Evaluation of $\int_0^1 \frac{x^3}{2(2-x^2)(1+x^2) + 3\sqrt{(2-x^2)(1+x^2)}}\,\mathrm dx$

How does one evaluate the following integral?

$$\int_0^1 \frac{x^3}{2(2-x^2)(1+x^2) + 3\sqrt{(2-x^2)(1+x^2)}}\,\mathrm dx$$

This is a homework problem and I have been evaluating this integral for hours yet no success so far. I have tried to rationalize the integrand by multiplying it with $$\frac{2(2-x^2)(1+x^2) - 3\sqrt{(2-x^2)(1+x^2)}}{2(2-x^2)(1+x^2) - 3\sqrt{(2-x^2)(1+x^2)}}$$ but the integrand is getting worse. I have tried to use trigonometric substitutions like $x=\tan\theta$ and $x=\sqrt{2}\sin\theta$, but I cannot rid off the square root form. I have also tried to use hyperbolic trigonometric substitutions but the thing does not get any easier neither also substitution $y=x^2$ nor $y=\sqrt{(2-x^2)(1+x^2)}$. Using integration by parts is almost impossible for this one. I have also tried to use the tricks from this thread, but still did not get anything. No clue is given. My professor said, we must use clever substitutions but I cannot find them. Any idea or hint? Any help would be appreciated. Thanks in advance.

Edit :

The answer I got from my Prof is $\dfrac{3-2\sqrt{2}}{6}$.

By clever substitutions your professor probably meant Euler Substitutions.

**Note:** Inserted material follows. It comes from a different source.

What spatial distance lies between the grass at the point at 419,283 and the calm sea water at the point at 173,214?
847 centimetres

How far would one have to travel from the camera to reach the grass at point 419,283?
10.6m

$$\begin{align} I &=\int_0^1 \frac{x^3}{2(2-x^2)(1+x^2) + 3\sqrt{(2-x^2)(1+x^2)}}\,\mathrm dx\tag{1}\\ &=\frac12\int_0^1 \frac{t}{2(2-t)(1+t) + 3\sqrt{(2-t)(1+t)}}\,\mathrm dt\tag{2}\\ &=\frac13\int_{\sqrt2}^{1/\sqrt2} \frac{u^2-2}{(1+u)^2(u^2+1)}\,\mathrm du\tag{3}\\ &=\frac13\left[\int_{\sqrt2}^{1/\sqrt2} \frac{3 u}{2 \left(u^2+1\right)}\,\mathrm du -\int_{\sqrt2}^{1/\sqrt2} \frac{3}{2 (u+1)}\,\mathrm du -\int_{\sqrt2}^{1/\sqrt2} \frac{1}{2 (u+1)^2}\,\mathrm du\right]\tag{4}\\ &=\frac13\left[\frac{3}{4} \log \left(u^2+1\right)-\frac{3}{2} \log (u+1)+\frac{1}{2 (u+1)}\right]_{\sqrt2}^{1/\sqrt2}\tag{5}\\ &=\frac{1}{3}\Bigg[\frac{3-2 \sqrt{2}}{2}\Bigg]\tag{6}\\ \end{align}$$

$$\large\int_0^1 \frac{x^3}{2(2-x^2)(1+x^2) + 3\sqrt{(2-x^2)(1+x^2)}}\,\mathrm dx=\frac{1}{6}\left(3-2 \sqrt{2}\right)$$

$\text{Explanations:}$

$(2)$ Substitute $x^2=t\iff2x\,\mathrm dx=\,\mathrm dt$

$(3)$ Using Type $\rm III$ Euler Substitution

$$\small \sqrt{(2-t)(t+1)}=(t+1)u \iff t+1=\frac{3}{u^2+1} \iff t=\frac{2-u^2}{u^2+1} \iff \,\mathrm dt=-\frac{6 u}{\left(u^2+1\right)^2}\,\mathrm du$$

$(4)$ Using Partial Fraction Decomposition

$$\small\frac{2-u^2}{(1+u)^2(u^2+1)}=-\frac{3 u}{2 \left(u^2+1\right)}+\frac{3}{2 (u+1)}+\frac{1}{2 (u+1)^2}$$

Perhaps the most promising approach is to rewrite the term $(2-x^2)(1+x^2)$ as follows:

$$(2 - x^2)(1 + x^2) = 2 + x^2 - x^4 = \frac{9}{4} - \left(x^2 - \frac{1}{2}\right)^2 = \frac{9}{4}\left(1 - \frac{4}{9}\left(x^2 - \frac{1}{2}\right)^2 \right)$$

This observation leads one to consider the substitution $y = \frac{2}{3}\left(x^2-\frac{1}{2}\right)$.

Result of the substitution is that the denominator cleans up considerably, becoming $(1 - y^2) + \sqrt{1 - y^2}$. Later on in the evaluation setting $y = \sin t$ may well be a promising idea.